In case the woman in a couple stops work to have a baby. Even though fixed rate repayments are usually a little higher, the certainty of knowing what the payments will be until she returns to work can give you great peace of mind. This is especially the case in an economics where rates are usually rising. You may also convert the other way – from fixed rate to adjustable. This usually means your repayments are initially lower, so it may give you a bit of breathing space or more money in your pocket. Even better, if you can continue the higher repayments you are already used to, you’ll actually be paying more of your loan, that is a big bonus.
Another kind of loan becoming more popular, especially for investors, is the interest only loan. This has the advantage that your repayments are much lower, but the obvious disadvantage is that you are not paying off the loan at all. Mainly these kinds of loans are only for a fixed period, so at some point down the track you’ll have to start paying off the loan, not only the interest. However this type of loan can work really for a homeowner who gets a lot of their income in Lumps, for example, commissions or bonuses. In that case they could make minimum interest repayments more often than not, then occasionally pay a lump off the loan when a bump in their income occurs.

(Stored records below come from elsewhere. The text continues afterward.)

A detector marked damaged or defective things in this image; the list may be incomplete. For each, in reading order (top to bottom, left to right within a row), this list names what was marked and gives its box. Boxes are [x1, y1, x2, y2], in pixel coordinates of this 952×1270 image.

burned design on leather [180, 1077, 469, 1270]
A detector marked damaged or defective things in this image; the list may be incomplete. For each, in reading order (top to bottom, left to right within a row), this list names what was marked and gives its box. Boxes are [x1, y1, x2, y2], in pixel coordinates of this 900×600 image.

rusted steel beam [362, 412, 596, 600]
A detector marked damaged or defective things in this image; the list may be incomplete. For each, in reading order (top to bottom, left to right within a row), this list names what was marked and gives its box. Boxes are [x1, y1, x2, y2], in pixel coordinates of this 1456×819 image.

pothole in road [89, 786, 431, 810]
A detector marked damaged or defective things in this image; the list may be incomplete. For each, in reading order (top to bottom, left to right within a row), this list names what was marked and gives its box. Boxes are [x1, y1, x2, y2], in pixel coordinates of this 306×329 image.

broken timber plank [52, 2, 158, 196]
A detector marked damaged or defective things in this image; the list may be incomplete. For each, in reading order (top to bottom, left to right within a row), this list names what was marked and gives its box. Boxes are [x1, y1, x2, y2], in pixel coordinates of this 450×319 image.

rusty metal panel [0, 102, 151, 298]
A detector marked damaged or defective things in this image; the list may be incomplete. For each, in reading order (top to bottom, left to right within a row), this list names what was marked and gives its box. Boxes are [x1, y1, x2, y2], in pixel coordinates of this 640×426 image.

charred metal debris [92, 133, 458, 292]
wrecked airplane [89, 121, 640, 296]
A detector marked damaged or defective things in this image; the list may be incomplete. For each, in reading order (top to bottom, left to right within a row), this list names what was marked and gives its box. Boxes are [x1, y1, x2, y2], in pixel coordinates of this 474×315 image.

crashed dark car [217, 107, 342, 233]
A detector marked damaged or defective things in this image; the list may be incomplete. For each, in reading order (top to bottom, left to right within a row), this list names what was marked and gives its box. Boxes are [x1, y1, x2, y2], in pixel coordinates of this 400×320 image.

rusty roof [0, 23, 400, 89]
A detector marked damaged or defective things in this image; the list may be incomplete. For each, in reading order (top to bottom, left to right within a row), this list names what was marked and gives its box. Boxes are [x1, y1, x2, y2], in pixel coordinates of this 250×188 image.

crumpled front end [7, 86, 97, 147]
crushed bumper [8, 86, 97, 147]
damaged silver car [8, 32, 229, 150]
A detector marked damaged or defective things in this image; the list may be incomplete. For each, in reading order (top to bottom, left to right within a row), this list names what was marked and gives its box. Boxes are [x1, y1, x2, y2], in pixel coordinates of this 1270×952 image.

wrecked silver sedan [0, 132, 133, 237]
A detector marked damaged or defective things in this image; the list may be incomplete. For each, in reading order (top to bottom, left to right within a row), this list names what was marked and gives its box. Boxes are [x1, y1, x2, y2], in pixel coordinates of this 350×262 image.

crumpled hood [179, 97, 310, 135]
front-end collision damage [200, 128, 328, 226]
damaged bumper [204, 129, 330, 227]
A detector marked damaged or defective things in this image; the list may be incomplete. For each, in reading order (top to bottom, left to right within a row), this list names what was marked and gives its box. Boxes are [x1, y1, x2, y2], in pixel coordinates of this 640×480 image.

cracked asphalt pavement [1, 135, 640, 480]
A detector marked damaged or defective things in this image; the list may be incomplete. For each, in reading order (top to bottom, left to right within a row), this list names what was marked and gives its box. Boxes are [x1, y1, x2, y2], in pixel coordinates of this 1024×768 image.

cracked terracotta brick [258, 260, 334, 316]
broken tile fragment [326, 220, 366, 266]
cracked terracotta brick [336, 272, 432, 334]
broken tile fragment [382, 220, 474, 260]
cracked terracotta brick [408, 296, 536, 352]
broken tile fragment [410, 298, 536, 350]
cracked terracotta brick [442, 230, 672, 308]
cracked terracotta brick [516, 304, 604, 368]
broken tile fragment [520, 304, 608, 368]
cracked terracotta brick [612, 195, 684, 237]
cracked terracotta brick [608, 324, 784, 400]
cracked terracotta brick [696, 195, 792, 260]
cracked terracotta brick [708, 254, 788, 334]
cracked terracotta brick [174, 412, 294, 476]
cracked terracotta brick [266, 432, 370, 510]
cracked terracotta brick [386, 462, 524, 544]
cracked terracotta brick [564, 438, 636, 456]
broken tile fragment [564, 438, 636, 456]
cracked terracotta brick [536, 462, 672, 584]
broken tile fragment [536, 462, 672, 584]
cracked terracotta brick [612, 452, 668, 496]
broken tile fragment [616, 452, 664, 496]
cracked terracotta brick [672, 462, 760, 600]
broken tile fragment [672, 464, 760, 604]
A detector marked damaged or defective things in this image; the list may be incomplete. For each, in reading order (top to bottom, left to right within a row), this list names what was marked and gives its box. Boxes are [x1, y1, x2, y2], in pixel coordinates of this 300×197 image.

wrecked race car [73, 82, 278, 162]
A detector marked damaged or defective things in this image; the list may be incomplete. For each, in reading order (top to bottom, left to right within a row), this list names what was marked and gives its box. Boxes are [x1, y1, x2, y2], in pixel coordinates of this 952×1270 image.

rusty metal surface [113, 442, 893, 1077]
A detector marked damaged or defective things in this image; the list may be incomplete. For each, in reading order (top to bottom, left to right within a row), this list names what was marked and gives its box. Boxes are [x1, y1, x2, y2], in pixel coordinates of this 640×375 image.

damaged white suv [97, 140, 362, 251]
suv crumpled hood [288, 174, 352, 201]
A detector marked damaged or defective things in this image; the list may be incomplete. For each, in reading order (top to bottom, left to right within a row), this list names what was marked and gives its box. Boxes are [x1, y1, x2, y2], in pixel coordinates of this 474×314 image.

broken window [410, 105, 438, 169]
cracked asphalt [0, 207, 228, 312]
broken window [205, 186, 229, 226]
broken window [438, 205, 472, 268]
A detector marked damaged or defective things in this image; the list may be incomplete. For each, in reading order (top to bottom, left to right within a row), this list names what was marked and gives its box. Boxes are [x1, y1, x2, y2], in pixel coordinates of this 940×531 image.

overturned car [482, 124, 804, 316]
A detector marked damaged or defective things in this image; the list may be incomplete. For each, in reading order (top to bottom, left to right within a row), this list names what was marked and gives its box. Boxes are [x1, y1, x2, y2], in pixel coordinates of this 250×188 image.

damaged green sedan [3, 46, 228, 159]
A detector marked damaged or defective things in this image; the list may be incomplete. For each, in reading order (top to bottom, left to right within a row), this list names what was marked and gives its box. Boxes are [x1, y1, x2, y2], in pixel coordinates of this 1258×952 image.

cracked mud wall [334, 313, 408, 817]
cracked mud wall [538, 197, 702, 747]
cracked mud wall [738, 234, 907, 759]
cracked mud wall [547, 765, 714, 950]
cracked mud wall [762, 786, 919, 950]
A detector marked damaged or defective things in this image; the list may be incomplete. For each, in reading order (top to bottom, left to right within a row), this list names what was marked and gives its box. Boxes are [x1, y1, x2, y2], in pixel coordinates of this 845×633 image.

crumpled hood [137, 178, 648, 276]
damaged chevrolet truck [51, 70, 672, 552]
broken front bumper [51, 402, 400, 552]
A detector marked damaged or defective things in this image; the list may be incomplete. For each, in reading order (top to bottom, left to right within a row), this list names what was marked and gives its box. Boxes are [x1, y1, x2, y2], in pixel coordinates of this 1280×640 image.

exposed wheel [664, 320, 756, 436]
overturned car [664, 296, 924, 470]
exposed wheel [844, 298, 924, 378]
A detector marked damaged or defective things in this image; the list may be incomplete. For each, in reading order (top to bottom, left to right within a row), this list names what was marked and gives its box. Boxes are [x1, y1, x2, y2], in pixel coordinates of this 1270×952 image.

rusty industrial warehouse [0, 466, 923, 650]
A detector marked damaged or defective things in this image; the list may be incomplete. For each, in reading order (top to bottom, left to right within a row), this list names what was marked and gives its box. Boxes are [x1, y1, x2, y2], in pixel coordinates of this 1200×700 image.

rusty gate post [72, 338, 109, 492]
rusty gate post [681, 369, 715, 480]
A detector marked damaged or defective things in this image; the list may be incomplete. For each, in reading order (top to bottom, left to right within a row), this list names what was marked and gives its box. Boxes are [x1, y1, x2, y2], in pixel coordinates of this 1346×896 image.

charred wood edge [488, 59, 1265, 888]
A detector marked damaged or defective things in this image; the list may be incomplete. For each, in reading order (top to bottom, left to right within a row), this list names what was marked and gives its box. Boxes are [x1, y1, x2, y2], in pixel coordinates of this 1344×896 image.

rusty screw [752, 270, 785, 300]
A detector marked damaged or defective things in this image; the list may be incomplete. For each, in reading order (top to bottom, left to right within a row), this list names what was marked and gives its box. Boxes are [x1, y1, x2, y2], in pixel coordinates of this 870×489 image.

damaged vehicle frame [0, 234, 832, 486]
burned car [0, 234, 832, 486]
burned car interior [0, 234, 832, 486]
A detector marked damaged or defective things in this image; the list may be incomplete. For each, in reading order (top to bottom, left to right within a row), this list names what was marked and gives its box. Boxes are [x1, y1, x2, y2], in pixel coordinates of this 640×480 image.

If you are not planning to be within your house long term, then a balloon loan might suit you. With a balloon loan, you typically have a fixed rate and a fixed period and the monthly repayments are quite low. Towards the end of the 7 years you either have to pay the balance of the loan off in full, or you typically have the opportunity to refinance the loan either with the same lender or elsewhere. A balloon loan is perfect for somebody who knows they’ll likely move on a regular basis due to their work, or perhaps in a situation where a spouse is going to home with kids for a number of years, but after which will return to work and improve the family’s capability to repay a normal loan.